Tra i nodi anche le opere incomplete
L'elenco individuato dalla task force guidata da Giarda (gli altri gruppi sono dedicati all'erosione fiscale, all'economia non osservata e alla sovrapposizione tra Stato fiscale e Stato sociale) è molto dettagliato: si va dai fattori produttivi (classico esempio l'uso di due impiegati per un lavoro per il quale uno sarebbe sufficiente) all'errata identificazione dei soggetti meritevoli di essere sostenutoi nei programmi di sostegno del reddito disponibile. Fino ad arrivare al capitolo sulle opere incomplete o ai tempi di esecuzione che spesso sforano la tabella di marcia. Per chiudere con la scarsa sincronia, altro male tipico del nostro paese, tra programmi e collettività per cui di frequente si tengono artificiosamente in vita strutture o enti non più indispensabili per i cittadini.
Spesa pubblica fuori controllo negli ultimi 40 anni
Con il risultato che l'esborso pubblico cresce senza sosta. Scrive Giarda nella relazione finale. «La spesa pubblica italiana per l'erogazione di servizi è cresciuta rispetto alla corrispondente spesa privata dello 0,5% l'anno dal 1970 al 2010: 90 miliardi di euro in più. Una dinamica legata anche «alla mancanza di progresso tecnico nella produzione di servizi pubblici» e ad un'offerta sul territorio che sembra essere «espressione di tempi passati».
Manovra: vale in 4 anni 43,4 miliardi
Intanto si va delineando l'esatto ammontare della manovra inviata ieri al Quirinale, il cui valore si attesterebbe a 43,398 miliardi in 4 anni. Come si legge nella tabella allegata al testo, la correzione dell'indebitamento è di 5,3 mln nel 2011, 151,8 mln nel 2012. Sale a 17,876 mld nel 2013 e a 25,364 mld nel 2014. Il saldo netto da finanziare risulta pari a 4,8 milioni per quest'anno, 187,2 milioni per il prossimo, 14,441 miliardi per il 2013 e 19,338 miliardi per il 2014.

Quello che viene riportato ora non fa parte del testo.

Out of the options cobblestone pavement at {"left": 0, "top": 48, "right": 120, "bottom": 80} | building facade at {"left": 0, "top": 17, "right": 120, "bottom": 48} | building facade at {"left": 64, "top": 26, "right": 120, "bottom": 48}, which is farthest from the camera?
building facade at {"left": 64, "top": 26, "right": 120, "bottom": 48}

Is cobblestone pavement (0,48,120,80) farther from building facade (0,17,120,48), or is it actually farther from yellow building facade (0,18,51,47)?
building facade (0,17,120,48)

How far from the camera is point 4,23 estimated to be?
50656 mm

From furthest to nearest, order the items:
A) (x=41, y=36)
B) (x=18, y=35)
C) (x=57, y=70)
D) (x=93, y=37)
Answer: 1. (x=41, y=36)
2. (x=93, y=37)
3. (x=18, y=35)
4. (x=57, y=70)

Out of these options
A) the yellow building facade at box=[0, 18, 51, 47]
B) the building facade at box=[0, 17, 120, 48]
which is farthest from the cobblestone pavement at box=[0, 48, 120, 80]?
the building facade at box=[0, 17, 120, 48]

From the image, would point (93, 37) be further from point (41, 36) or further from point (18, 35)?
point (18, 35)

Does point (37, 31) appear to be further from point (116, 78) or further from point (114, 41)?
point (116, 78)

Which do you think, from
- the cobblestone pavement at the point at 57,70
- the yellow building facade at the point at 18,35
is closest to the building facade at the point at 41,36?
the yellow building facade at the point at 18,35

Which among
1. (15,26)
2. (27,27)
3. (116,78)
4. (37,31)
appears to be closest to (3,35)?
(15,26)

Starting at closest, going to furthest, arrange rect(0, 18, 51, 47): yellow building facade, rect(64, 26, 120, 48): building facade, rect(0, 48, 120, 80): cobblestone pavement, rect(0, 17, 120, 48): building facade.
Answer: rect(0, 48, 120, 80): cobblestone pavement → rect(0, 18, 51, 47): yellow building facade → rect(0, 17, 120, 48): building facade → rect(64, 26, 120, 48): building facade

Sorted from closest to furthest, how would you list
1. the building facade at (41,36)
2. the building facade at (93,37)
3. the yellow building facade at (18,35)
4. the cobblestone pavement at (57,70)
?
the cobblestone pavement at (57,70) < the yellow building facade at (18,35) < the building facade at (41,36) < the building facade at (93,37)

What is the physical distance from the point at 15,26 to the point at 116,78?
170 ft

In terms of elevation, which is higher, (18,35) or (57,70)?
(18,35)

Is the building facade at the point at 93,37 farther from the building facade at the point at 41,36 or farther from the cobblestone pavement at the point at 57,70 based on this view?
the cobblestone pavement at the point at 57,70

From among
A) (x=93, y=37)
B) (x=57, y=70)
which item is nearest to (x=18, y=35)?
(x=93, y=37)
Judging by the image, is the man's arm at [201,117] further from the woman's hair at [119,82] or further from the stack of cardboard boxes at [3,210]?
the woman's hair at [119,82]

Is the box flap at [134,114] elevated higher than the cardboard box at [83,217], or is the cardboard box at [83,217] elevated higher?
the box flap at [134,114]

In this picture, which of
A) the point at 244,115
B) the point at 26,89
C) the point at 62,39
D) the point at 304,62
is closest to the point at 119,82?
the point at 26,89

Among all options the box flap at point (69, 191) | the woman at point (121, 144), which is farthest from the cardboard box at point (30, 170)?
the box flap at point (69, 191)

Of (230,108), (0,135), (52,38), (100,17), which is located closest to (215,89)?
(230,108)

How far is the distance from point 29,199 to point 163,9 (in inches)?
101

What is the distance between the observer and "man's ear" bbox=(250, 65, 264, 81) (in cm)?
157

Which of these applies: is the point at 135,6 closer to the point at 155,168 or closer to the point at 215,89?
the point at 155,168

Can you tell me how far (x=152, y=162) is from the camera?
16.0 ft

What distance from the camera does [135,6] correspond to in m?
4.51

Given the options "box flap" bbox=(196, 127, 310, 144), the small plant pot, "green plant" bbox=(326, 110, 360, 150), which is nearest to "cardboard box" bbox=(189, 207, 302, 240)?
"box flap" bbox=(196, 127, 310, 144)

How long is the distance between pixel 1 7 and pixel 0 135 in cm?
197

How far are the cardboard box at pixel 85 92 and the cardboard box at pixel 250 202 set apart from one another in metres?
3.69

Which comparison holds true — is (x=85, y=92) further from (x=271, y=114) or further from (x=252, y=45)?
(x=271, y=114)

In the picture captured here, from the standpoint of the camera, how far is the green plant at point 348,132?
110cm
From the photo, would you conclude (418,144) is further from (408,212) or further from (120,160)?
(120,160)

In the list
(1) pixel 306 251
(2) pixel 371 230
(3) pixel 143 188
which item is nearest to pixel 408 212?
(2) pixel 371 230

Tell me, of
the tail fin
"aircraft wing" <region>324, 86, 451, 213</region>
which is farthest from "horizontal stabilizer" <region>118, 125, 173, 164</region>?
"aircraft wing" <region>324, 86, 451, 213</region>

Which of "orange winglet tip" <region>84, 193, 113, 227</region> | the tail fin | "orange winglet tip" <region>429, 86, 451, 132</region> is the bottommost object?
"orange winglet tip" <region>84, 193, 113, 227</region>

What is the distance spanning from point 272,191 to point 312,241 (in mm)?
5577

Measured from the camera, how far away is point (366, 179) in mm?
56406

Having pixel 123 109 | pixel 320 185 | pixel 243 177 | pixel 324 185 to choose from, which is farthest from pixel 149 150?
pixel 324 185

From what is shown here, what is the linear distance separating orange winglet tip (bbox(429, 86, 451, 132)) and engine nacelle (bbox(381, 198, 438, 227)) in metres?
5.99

Dalla rivalutazione delle pensioni risparmi per 2,8 miliardi
Sul fronte poi della rivalutazione delle pensioni - capitolo spinosissimo del decreto e su cui si è già aperto un duro scontro all'interno della maggioranza - i risparmi ammonterebbero a 2,780 miliardi nel triennio 2012-2014, secondo la stima contenuta nella Relazione tecnica alla manovra. In particolare, gli effetti finanziari saranno pari al lordo di effetti fiscali a 600 milioni nel 2012, 1,090 miliardi nel 2013 e 1,090 mld nel 2014. Al netto degli effetti fiscali, invece, il risparmio sarà di 420 milioni l'anno prossimo, 680 milioni nel 2013 e 680 nel 2014. La misura del dl prevede per il biennio 2012-2013 l'applicazione dell'indice di rivalutazione per fasce di importo: quindi una rivalutazione al 100% per gli assegni fino a 3 volte il trattamento minimo Inps (fino a un importo di 1.428 euro mensili), al 45% per la fascia da 3 a 5 volte il minimo (tra 1.428 e 2.380 euro mensili) e nessuna rivalutazione oltre 5 volte il trattamento minimo (ovvero superiori a 2.380 euro mensili). (Ce. Do.)